Глаза у него были воспаленные и блестящие; Скоби подумал, что человек этот совсем не приспособлен к одиночеству. В комнате не было видно книг, если не считать требника и нескольких религиозных брошюр на маленькой полочке. У этого человека не было душевной опоры. Он снова заметался по комнате и вдруг, повернувшись к Скоби, взволнованно выпалил:
— Нет никакой надежды, что это убийство?
— Надежды?
— Самоубийство… — вымолвил отец Клэй. — Это такой ужас! Человек теряет право на милосердие божие.

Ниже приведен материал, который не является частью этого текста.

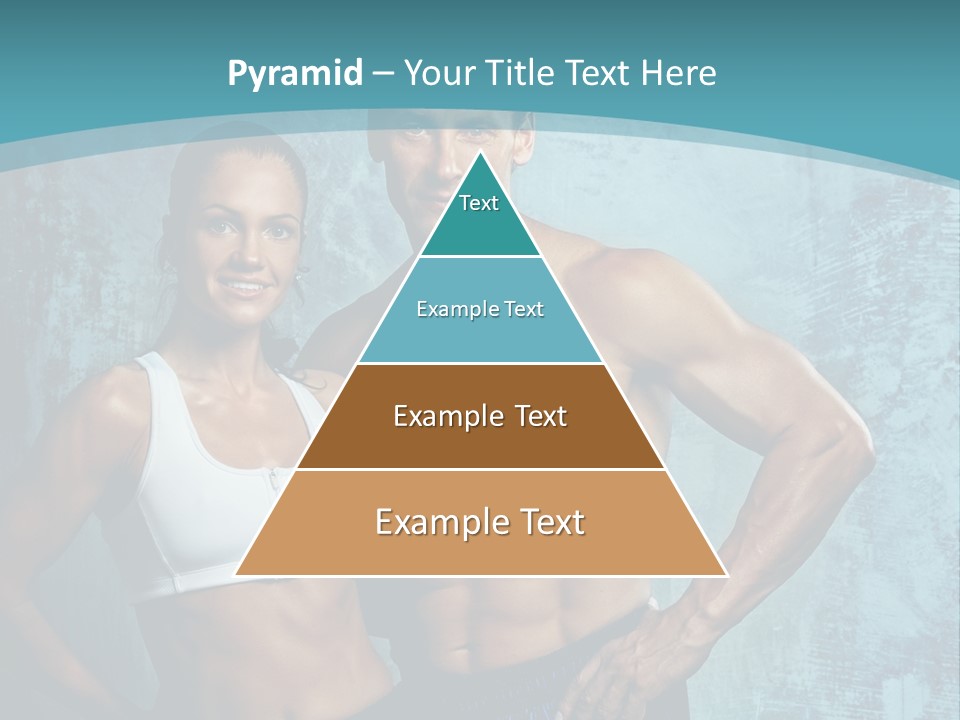 Pyramid – Your Title Text Here

Text

Example Text

Example Text

Example Text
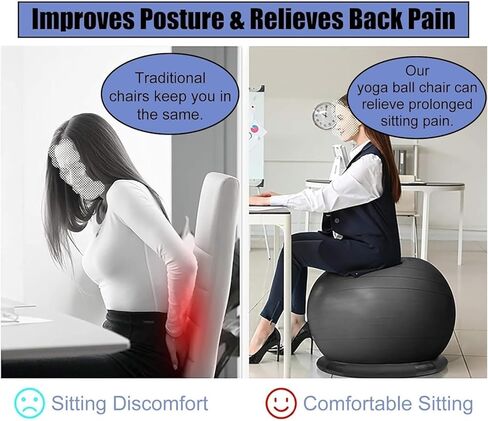 Improves Posture & Relieves Back Pain

Traditional chairs keep you in the same.

Our yoga ball chair can relieve prolonged sitting pain.

Sitting Discomfort

Comfortable Sitting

Я всю ночь только об этом и думал.
— Он ведь не был католиком. Может быть, это меняет дело? Согрешил по неведению, а?
— Я и сам стараюсь так думать.
На полдороге между олеографией и статуэткой он неожиданно вздрогнул и сделал шажок в сторону, словно повстречал кого-то на своем коротком пути. Потом быстро, украдкой взглянул, заметил ли это Скоби.